Pour mesurer l’influence de cette presse, on peut citer quelques tirages connus. Minute : 225.000 ; Le Charivari : 50.000 (mais le numéro spécial sur « les juifs » a tiré beaucoup plus) ; Aspects de la France : 40.000 ; Carrefour : 45.000 ; Ecrits de Paris : 30.000 ; La Nation Européenne : 15.000 ; Europe-Action (qui ne paraît plus depuis quelques mois) : 30.000 ; L’Europe Réelle : 30.000 ; Défense de l’Occident : 20.000 ; Fraternité Française : 30.000 ; Lectures Françaises : 10.000. Pourtant ces chiffres ne permettent pas d’apprécier pleinement la réalité.

▸ Extrait de données:
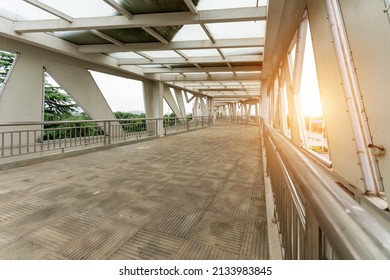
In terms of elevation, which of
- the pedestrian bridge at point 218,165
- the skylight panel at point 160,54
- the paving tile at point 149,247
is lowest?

▸ Exercices:
1. Modifiez le passage du texte sur les tirages de presse qui commence par « Pour mesurer l’influence » et s'arrête après « pleinement la réalité. », en y remplaçant « Pourtant » par « Cependant ».
2. Poursuivez le texte sur les tirages de presse après sa dernière phrase.
Les enregistrements forment un matériau indépendant du texte.

▸ Résultats attendus:
1.
Pour mesurer l’influence de cette presse, on peut citer quelques tirages connus. Minute : 225.000 ; Le Charivari : 50.000 (mais le numéro spécial sur « les juifs » a tiré beaucoup plus) ; Aspects de la France : 40.000 ; Carrefour : 45.000 ; Ecrits de Paris : 30.000 ; La Nation Européenne : 15.000 ; Europe-Action (qui ne paraît plus depuis quelques mois) : 30.000 ; L’Europe Réelle : 30.000 ; Défense de l’Occident : 20.000 ; Fraternité Française : 30.000 ; Lectures Françaises : 10.000. Cependant ces chiffres ne permettent pas d’apprécier pleinement la réalité.

2.
Beaucoup d’autres feuilles, en effet plus ou moins importantes, plus ou moins récentes, se rattachent directement au même courant : L’Alliance (de Tixier-Vignancour), A.-F. Université, Les Cahiers Universitaires, Le Soleil, Jeune Révolution, Occident-Université, etc. D’autres journaux d’extrême-droite, en vue d’atteindre un milieu déterminé, évitent d’aborder l’ensemble des thèmes qui concourent à l’idéologie raciste, ou ne les traitent qu’épisodiquement. C’est le cas d’hebdomadaires comme Nouveaux Jours, Juvénal, La Nation Française (qui a suspendu récemment sa parution), L’Echo de la Presse (édité par la même société que Le Charivari), L’Esprit Public, ou de bulletins tels que celui des Amis de Robert Brasillach, des Amis de Charles Maurras, de l’Association pour la Défense du Maréchal Pétain, et de tout une série d’autres groupements d’inspiration semblable.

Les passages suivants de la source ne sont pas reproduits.